**YOUR OBJECTIVE:**
Copy the term insurance text verbatim, between "A common mistake" and "Heart Attack, etc.).", inclusive.

SUPPLIED PASSAGE below:

Term insurance is the purest form of life insurance. It provides broad coverage at affordable premiums, ensuring your family is financially secure in your absence.
How Much Cover Do You Need?
A common mistake is under-insuring. The ideal cover amount should be:
Cover Amount = (Annual Income × 15) + Outstanding Loans
For example, if you earn ₹10 Lakhs a year and have a home loan of ₹30 Lakhs, your ideal cover should be roughly ₹1.8 Crores.
Key Metrics to Check
| Metric | Importance | Desirable Value |
|---|---|---|
| Claim Settlement Ratio (CSR) | Percentage of claims settled | Above 98% |
| Amount Settlement Ratio | Value of claims paid vs received | Above 95% |
| Solvency Ratio | insurer's ability to pay debt | Above 1.5 |
Essential Riders
Riders are add-ons that enhance your policy. While there are many, two are critical:
- Critical Illness Rider: Pays a lump sum if diagnosed with listed critical illnesses (Cancer, Heart Attack, etc.).

End of SUPPLIED PASSAGE.
STORED DATA below:

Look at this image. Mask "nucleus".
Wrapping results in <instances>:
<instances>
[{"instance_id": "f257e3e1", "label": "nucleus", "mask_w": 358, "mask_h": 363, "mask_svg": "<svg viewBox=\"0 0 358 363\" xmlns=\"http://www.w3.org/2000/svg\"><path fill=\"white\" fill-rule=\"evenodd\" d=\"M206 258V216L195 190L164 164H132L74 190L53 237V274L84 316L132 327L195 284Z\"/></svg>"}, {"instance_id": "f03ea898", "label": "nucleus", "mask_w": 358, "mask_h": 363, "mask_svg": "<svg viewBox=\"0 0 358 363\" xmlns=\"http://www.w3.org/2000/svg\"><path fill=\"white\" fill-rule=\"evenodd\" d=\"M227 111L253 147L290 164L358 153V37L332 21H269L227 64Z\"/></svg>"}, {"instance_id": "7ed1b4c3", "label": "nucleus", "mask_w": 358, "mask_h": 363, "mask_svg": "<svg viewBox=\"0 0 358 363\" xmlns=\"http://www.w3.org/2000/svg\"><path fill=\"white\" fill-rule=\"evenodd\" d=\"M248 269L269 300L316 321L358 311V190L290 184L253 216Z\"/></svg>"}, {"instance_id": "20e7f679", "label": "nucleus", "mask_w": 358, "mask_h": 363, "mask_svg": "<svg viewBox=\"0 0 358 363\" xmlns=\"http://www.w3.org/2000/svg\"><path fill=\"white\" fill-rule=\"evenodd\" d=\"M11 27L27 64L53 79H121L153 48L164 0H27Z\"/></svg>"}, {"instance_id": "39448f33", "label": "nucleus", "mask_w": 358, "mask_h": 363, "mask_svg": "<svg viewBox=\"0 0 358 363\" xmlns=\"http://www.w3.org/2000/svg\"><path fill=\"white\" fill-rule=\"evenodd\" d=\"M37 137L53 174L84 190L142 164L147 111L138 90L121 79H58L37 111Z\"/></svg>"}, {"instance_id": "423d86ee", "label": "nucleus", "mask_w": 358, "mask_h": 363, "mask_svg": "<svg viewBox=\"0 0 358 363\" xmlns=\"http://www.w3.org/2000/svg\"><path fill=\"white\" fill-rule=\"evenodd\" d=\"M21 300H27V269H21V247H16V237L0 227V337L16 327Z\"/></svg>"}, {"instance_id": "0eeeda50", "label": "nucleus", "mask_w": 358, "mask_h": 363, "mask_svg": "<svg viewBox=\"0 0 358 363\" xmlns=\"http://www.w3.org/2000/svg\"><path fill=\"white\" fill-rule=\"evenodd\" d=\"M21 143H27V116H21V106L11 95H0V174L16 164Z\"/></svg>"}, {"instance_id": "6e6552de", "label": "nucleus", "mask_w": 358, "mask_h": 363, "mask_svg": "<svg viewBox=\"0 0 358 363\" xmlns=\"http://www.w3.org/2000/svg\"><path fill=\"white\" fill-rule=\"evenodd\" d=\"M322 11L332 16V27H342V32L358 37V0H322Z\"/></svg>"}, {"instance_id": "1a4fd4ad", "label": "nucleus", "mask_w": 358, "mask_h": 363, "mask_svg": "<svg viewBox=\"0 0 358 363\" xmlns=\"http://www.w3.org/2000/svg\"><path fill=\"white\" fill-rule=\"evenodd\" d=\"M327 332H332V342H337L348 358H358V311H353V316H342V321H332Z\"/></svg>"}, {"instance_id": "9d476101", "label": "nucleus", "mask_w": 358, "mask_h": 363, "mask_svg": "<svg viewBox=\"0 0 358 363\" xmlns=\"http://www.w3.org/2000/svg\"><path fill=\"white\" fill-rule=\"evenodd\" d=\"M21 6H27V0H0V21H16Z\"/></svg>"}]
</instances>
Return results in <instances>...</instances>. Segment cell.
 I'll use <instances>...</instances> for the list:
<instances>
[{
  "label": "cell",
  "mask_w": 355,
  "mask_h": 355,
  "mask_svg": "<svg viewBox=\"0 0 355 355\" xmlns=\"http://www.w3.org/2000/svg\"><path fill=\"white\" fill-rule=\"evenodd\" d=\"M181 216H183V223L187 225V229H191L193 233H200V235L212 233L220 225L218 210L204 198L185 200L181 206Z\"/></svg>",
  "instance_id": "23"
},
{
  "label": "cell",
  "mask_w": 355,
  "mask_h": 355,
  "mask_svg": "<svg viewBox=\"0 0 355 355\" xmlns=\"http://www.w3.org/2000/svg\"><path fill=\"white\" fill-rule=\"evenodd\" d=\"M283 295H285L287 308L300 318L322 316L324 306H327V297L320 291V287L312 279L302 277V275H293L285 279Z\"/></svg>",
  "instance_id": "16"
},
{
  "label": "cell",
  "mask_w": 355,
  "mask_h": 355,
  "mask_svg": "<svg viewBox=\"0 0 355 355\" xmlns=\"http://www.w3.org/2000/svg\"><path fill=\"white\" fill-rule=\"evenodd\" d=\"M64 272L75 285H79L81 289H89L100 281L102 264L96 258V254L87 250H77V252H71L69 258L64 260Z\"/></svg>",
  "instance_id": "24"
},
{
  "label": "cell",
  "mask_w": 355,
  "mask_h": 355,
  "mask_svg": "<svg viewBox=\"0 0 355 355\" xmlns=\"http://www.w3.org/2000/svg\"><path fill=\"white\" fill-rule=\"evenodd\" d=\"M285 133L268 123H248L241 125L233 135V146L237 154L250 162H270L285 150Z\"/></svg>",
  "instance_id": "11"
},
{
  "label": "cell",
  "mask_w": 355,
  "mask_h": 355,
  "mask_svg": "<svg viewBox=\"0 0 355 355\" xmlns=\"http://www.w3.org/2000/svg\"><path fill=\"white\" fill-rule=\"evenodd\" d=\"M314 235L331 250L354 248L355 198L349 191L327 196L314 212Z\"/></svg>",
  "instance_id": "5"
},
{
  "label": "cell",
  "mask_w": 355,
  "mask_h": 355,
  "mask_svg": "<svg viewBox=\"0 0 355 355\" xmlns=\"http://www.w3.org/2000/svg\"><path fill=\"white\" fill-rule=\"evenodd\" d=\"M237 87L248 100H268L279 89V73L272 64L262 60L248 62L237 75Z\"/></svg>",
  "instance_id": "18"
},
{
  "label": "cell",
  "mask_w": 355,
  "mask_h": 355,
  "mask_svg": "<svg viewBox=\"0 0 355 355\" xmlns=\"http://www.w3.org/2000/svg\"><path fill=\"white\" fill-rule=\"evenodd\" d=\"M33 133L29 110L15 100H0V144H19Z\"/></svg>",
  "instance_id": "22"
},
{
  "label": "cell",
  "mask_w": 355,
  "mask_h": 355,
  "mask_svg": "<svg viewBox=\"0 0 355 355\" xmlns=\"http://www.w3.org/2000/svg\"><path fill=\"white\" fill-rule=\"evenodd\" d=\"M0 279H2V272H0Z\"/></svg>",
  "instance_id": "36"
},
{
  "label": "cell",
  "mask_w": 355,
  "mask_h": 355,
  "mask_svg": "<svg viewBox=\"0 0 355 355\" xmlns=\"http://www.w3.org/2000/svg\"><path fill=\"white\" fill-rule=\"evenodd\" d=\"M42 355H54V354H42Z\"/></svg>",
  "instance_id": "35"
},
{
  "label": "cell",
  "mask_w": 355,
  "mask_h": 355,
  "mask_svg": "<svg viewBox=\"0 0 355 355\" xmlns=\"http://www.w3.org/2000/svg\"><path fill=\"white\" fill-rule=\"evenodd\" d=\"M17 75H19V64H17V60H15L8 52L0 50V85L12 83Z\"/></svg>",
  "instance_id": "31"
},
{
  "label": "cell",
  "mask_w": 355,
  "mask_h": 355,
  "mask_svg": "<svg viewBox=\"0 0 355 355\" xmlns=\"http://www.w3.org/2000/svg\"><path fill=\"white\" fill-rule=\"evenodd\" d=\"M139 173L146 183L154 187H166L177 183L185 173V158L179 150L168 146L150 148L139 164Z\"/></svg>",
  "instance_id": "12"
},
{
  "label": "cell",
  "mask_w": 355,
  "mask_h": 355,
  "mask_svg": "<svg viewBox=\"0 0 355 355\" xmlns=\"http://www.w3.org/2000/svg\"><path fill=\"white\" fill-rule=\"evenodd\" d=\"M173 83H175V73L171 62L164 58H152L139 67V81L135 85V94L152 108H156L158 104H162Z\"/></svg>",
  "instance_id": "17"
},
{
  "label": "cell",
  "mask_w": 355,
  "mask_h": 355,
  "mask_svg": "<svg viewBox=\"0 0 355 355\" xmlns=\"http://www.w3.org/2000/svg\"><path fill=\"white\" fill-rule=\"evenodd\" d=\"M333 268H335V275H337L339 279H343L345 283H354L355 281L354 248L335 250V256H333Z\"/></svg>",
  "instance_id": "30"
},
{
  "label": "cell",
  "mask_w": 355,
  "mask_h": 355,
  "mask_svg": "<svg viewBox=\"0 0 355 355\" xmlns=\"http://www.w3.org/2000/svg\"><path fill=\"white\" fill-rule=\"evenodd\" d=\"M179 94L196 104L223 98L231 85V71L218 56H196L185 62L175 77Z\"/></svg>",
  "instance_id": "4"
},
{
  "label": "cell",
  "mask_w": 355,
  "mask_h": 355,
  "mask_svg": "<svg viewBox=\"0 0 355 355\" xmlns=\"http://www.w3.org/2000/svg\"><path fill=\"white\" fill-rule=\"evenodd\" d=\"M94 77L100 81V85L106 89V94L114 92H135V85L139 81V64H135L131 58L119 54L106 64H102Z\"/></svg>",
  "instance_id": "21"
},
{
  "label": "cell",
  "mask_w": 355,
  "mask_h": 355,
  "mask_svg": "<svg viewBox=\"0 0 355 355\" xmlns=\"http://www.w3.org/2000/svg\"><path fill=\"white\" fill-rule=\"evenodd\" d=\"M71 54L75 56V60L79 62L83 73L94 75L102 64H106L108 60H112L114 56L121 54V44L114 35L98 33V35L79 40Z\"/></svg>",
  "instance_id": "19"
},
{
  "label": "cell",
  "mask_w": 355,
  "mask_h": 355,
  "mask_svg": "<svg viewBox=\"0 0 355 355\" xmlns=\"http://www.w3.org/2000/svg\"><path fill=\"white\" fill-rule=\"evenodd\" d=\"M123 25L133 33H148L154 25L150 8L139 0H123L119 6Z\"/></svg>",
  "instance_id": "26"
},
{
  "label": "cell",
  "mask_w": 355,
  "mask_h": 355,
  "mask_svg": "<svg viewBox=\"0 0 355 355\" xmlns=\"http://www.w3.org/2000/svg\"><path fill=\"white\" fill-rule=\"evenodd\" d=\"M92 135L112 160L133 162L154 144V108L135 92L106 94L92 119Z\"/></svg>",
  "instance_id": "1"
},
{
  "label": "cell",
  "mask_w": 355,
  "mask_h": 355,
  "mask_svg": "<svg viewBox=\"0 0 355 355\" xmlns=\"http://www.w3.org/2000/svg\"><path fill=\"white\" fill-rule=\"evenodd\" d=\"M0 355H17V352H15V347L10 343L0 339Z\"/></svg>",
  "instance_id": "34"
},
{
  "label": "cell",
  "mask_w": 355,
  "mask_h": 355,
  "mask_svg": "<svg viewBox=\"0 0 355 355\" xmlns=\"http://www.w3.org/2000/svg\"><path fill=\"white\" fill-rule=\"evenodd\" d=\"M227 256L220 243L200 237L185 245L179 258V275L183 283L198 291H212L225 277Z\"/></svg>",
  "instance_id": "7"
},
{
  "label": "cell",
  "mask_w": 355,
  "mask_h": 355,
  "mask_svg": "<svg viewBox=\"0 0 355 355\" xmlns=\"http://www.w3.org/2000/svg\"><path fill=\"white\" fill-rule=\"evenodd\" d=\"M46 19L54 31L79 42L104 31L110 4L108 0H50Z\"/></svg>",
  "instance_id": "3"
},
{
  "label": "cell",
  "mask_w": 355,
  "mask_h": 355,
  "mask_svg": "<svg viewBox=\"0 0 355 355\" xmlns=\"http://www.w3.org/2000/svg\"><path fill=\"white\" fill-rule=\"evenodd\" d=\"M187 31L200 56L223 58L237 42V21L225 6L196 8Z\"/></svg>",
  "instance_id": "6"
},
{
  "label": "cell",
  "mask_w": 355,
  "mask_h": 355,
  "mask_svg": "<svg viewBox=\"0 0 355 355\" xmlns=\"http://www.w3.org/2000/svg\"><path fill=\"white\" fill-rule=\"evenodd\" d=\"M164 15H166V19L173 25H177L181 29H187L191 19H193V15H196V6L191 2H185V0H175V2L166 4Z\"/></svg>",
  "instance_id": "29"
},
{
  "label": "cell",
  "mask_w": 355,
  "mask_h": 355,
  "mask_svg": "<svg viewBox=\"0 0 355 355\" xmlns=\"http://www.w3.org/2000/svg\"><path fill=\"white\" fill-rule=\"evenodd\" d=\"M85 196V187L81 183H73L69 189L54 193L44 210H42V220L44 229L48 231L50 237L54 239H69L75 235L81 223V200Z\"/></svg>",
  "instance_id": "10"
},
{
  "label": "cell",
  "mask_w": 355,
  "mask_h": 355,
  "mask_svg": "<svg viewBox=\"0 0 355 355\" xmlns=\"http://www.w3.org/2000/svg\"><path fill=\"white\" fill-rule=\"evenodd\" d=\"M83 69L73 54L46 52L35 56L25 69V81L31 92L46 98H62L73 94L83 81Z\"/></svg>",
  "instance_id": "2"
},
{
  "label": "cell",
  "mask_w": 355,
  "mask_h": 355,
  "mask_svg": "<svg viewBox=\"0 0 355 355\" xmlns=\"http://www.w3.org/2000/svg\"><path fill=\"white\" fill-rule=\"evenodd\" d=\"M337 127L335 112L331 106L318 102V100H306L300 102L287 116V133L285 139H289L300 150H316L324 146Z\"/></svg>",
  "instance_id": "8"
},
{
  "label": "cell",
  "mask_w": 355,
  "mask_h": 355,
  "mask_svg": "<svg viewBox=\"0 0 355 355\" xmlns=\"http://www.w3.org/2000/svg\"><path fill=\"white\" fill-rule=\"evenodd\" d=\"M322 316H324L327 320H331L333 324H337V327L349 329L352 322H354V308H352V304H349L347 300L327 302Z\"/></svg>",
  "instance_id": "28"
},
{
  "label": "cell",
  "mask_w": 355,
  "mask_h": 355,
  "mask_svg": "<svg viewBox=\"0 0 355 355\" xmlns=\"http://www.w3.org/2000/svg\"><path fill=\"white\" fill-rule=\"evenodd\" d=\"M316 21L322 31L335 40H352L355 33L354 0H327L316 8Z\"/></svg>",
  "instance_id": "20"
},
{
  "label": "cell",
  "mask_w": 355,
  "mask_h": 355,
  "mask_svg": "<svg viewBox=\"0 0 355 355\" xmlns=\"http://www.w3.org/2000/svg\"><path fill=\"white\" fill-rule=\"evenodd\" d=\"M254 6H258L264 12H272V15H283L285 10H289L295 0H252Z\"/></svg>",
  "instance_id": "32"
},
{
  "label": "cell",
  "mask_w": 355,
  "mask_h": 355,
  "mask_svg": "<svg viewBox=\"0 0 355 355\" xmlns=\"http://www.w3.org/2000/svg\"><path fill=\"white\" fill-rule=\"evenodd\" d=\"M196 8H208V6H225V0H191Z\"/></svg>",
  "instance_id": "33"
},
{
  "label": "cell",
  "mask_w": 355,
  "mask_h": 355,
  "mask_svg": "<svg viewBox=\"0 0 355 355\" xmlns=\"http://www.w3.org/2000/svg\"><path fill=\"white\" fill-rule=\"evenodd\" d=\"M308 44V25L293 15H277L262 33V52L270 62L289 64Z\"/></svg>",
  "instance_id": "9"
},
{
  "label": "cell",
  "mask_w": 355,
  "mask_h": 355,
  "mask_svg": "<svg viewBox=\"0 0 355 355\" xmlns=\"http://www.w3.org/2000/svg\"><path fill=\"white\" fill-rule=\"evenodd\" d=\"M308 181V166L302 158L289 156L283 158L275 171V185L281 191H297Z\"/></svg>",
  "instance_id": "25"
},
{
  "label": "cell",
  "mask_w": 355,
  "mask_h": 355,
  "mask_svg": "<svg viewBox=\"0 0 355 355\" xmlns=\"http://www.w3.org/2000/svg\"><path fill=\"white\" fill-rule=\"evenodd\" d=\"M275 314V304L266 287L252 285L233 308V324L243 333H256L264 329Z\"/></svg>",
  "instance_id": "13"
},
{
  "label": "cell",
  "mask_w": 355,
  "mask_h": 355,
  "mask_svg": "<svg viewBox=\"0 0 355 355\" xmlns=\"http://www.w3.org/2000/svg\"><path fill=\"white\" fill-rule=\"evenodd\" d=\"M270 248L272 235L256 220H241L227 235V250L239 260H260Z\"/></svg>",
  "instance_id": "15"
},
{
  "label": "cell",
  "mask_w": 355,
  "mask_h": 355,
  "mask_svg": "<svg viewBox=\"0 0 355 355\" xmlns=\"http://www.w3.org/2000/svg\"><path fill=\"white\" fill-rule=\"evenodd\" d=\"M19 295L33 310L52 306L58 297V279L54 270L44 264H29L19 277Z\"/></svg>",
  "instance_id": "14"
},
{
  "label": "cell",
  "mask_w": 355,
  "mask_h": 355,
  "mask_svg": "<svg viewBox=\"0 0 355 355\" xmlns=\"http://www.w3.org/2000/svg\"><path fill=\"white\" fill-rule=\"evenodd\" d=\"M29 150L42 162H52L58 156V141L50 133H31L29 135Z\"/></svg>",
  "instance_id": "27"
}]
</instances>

End of STORED DATA.

**RESULT OF THE TASK:**
A common mistake is under-insuring. The ideal cover amount should be:
Cover Amount = (Annual Income × 15) + Outstanding Loans
For example, if you earn ₹10 Lakhs a year and have a home loan of ₹30 Lakhs, your ideal cover should be roughly ₹1.8 Crores.
Key Metrics to Check
| Metric | Importance | Desirable Value |
|---|---|---|
| Claim Settlement Ratio (CSR) | Percentage of claims settled | Above 98% |
| Amount Settlement Ratio | Value of claims paid vs received | Above 95% |
| Solvency Ratio | insurer's ability to pay debt | Above 1.5 |
Essential Riders
Riders are add-ons that enhance your policy. While there are many, two are critical:
- Critical Illness Rider: Pays a lump sum if diagnosed with listed critical illnesses (Cancer, Heart Attack, etc.).